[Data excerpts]
□ □ □ □ □

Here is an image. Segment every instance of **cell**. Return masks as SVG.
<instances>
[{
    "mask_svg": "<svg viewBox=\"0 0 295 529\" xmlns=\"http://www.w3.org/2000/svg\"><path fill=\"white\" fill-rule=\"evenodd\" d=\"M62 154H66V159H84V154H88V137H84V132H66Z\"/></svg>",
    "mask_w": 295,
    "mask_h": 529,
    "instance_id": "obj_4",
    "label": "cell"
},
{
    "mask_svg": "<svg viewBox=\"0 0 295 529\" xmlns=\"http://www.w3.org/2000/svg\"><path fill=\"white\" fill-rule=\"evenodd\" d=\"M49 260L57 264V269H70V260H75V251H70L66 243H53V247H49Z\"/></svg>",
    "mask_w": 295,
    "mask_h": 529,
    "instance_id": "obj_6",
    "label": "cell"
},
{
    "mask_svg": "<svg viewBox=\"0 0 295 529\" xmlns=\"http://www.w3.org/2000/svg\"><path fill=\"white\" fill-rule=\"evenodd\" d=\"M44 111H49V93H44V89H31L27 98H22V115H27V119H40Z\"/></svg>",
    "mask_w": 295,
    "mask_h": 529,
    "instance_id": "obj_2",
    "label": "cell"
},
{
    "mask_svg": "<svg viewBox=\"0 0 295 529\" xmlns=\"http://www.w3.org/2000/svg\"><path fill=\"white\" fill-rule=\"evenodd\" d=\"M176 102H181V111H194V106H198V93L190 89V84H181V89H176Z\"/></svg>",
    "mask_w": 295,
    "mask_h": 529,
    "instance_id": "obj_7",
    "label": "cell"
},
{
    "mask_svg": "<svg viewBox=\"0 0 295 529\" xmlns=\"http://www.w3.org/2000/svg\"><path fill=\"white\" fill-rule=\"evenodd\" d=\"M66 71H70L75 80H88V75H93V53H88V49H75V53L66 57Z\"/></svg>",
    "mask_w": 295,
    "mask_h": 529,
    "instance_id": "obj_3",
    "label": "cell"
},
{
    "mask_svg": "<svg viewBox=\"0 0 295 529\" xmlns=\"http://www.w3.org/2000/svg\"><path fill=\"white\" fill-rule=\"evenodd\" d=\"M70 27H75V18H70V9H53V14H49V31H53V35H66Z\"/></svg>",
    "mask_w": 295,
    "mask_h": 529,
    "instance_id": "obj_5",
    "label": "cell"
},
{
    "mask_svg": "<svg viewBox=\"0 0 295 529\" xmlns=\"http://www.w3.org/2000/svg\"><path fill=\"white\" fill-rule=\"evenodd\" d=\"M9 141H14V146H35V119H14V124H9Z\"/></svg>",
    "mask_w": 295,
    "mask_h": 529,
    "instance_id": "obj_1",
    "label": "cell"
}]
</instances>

□ □ □ □ □

■ **Exercise details**
Rewrite the listing above, changing every "instance_id" to "object_id" and keeping everything else the same.

■ **Written answer**
Here is an image. Segment every instance of **cell**. Return masks as SVG.
<instances>
[{
    "mask_svg": "<svg viewBox=\"0 0 295 529\" xmlns=\"http://www.w3.org/2000/svg\"><path fill=\"white\" fill-rule=\"evenodd\" d=\"M62 154H66V159H84V154H88V137H84V132H66Z\"/></svg>",
    "mask_w": 295,
    "mask_h": 529,
    "object_id": "obj_4",
    "label": "cell"
},
{
    "mask_svg": "<svg viewBox=\"0 0 295 529\" xmlns=\"http://www.w3.org/2000/svg\"><path fill=\"white\" fill-rule=\"evenodd\" d=\"M49 260L57 264V269H70V260H75V251H70L66 243H53V247H49Z\"/></svg>",
    "mask_w": 295,
    "mask_h": 529,
    "object_id": "obj_6",
    "label": "cell"
},
{
    "mask_svg": "<svg viewBox=\"0 0 295 529\" xmlns=\"http://www.w3.org/2000/svg\"><path fill=\"white\" fill-rule=\"evenodd\" d=\"M44 111H49V93H44V89H31L27 98H22V115H27V119H40Z\"/></svg>",
    "mask_w": 295,
    "mask_h": 529,
    "object_id": "obj_2",
    "label": "cell"
},
{
    "mask_svg": "<svg viewBox=\"0 0 295 529\" xmlns=\"http://www.w3.org/2000/svg\"><path fill=\"white\" fill-rule=\"evenodd\" d=\"M176 102H181V111H194V106H198V93L190 89V84H181V89H176Z\"/></svg>",
    "mask_w": 295,
    "mask_h": 529,
    "object_id": "obj_7",
    "label": "cell"
},
{
    "mask_svg": "<svg viewBox=\"0 0 295 529\" xmlns=\"http://www.w3.org/2000/svg\"><path fill=\"white\" fill-rule=\"evenodd\" d=\"M66 71H70L75 80H88V75H93V53H88V49H75V53L66 57Z\"/></svg>",
    "mask_w": 295,
    "mask_h": 529,
    "object_id": "obj_3",
    "label": "cell"
},
{
    "mask_svg": "<svg viewBox=\"0 0 295 529\" xmlns=\"http://www.w3.org/2000/svg\"><path fill=\"white\" fill-rule=\"evenodd\" d=\"M70 27H75V18H70V9H53V14H49V31H53V35H66Z\"/></svg>",
    "mask_w": 295,
    "mask_h": 529,
    "object_id": "obj_5",
    "label": "cell"
},
{
    "mask_svg": "<svg viewBox=\"0 0 295 529\" xmlns=\"http://www.w3.org/2000/svg\"><path fill=\"white\" fill-rule=\"evenodd\" d=\"M9 141H14V146H35V119H14V124H9Z\"/></svg>",
    "mask_w": 295,
    "mask_h": 529,
    "object_id": "obj_1",
    "label": "cell"
}]
</instances>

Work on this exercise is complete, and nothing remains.